Aaron Douglas (1898 - 1979)

painter, muralist
Photo credit: Works Projects Administration Collection

Born in Kansas, Aaron Douglas received a B.A. in art from the University of Nebraska. He taught in Kansas City schools for a few years and then began to study with Winold Reiss, an illustrator from Germany who encouraged him to look to African art for inspiration in his work. Douglas' use of African design and subject matter in his work brought him to the attention of William Edward Burghardt DuBois and Alain Locke who were pressing for young African-American artists to express their African heritage and African-American folk culture in their art. This was during the "Harlem Renaissance" or New Negro Movement, and Aaron Douglas became a leading visual artist during this time. In fact, he was called the "Dean of African-American painters" at a time when DuBois and others were trying
desperately to convince painter Henry O. Tanner to return from Europe and establish a school of Negro painting.

Other painters active during this time included Palmer Hayden, Archibald Motley, William H. Johnson, Malvin Grey Johnson and Laura Wheeler Waring.

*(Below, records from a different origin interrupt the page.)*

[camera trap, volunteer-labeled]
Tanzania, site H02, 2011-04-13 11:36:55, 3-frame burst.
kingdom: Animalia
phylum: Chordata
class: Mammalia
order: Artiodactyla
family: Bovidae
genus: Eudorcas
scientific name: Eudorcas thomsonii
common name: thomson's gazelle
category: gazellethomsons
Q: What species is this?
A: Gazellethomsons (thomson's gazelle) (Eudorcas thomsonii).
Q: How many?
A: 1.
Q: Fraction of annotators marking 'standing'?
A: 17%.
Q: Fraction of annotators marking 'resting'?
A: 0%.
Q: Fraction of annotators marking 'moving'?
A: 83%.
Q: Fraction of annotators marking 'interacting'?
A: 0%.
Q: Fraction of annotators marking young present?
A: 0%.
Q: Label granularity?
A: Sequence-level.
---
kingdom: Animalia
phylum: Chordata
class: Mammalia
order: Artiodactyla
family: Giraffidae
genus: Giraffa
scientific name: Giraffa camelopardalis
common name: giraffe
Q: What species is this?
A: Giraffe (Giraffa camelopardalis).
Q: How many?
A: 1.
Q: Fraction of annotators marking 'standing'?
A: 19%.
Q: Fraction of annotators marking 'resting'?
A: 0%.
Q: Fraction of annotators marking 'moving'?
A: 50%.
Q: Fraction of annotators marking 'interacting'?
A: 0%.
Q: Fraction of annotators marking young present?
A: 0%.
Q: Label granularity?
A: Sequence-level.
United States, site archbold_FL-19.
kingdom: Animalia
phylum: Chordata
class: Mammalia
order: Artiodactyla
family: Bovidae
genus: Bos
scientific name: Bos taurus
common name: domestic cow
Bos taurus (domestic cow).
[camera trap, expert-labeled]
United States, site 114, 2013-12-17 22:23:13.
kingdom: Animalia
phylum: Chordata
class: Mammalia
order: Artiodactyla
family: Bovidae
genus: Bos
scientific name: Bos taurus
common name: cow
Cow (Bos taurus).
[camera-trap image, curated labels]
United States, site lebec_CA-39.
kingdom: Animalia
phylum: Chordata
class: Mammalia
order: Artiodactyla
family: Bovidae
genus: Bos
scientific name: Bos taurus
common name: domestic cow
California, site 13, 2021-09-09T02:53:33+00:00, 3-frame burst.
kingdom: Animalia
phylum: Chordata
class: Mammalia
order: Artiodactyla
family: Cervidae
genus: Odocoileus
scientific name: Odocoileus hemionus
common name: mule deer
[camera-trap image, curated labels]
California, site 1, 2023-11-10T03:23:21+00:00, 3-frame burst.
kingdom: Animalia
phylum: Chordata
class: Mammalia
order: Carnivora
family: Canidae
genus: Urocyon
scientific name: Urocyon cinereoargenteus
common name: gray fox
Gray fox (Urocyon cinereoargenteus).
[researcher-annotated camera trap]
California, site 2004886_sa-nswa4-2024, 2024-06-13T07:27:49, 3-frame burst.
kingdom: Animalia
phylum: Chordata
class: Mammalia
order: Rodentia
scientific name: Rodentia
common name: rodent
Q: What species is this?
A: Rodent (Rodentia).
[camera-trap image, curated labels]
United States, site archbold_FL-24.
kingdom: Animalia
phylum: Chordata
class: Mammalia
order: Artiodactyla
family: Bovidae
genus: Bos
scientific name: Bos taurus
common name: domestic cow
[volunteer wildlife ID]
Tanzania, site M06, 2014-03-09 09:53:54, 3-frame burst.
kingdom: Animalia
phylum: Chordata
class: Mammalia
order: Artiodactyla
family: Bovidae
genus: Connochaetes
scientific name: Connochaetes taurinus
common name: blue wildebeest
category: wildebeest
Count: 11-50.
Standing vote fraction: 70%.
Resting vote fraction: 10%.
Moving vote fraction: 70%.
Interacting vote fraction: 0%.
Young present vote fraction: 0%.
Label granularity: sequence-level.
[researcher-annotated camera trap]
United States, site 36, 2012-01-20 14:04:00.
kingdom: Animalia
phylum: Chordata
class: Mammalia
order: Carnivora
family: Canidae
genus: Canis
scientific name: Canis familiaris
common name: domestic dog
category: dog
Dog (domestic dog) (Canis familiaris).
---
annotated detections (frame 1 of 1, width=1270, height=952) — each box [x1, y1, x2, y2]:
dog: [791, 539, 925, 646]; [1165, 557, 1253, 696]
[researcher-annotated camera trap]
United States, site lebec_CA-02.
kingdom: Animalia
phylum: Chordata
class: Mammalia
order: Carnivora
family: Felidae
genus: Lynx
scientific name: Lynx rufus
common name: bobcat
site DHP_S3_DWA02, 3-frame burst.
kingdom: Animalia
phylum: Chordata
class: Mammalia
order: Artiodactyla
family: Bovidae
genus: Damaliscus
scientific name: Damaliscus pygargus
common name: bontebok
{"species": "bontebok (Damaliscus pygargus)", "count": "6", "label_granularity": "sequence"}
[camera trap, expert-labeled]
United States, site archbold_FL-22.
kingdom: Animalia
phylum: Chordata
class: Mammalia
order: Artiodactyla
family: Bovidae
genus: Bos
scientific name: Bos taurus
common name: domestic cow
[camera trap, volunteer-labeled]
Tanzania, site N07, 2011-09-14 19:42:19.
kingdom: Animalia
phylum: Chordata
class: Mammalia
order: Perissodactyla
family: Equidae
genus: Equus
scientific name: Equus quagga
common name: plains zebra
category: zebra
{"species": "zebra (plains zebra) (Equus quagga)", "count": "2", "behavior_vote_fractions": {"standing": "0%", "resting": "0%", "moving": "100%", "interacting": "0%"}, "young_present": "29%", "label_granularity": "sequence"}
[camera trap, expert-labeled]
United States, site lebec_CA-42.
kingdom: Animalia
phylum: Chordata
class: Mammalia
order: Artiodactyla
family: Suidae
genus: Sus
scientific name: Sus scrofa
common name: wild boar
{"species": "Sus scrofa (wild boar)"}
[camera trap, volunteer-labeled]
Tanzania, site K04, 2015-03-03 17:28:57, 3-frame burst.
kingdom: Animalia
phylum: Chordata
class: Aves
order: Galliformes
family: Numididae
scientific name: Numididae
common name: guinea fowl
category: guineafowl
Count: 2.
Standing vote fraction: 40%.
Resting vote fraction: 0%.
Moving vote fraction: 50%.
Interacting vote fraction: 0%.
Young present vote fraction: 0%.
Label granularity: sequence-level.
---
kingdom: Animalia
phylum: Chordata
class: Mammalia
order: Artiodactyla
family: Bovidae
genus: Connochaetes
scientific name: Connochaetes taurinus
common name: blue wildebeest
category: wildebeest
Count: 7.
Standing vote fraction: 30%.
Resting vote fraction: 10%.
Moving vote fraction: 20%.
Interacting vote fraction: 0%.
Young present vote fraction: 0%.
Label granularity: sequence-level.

Douglas' work was published regularly in The Crisis. He also illustrated for Opportunity and Vanity Fair magazines. His most famous illustrations were for James Weldon Johnson's book of poetic sermons, God's Trombones . Alain Locke called him a "pioneering

Africanist" and used his illustrations in his famous anthology, The New Negro, published in 1925 in which his classic essay "The Legacy of the Ancestral Arts" appeared.

In 1934, Douglas was commissioned, under the sponsorship of the WPA, to paint a series of murals for the 135th Street Branch of the New York Public Library. The photograph shows Douglas showing his murals to Arthur Schomburg. The library murals attempt to give a symbolic representation to certain aspects of Negro life. Aaron Douglas' style, flat with hard edges and repetitive designs, was heavily influenced by African sculptures, jazz music, dance and geometric forms. The panel shown, "Song of the Towers," depicts a figure fleeing from the hand of serfdom. It is symbolic of the migration of African peoples from the rural South and the Caribbean to the urban industrial centers of the North just after World War I. There is also a saxophonist standing on the wheel of life. The jazz musician in Douglas' work is symbolic of the creativity of the 1920s and the freedom it afforded the "New Negro."

Douglas joined the faculty of Fisk University in 1937 and stayed there until his retirement in 1966. His artistic insight is a lasting influence and a testament to the themes of African heritage and racial pride.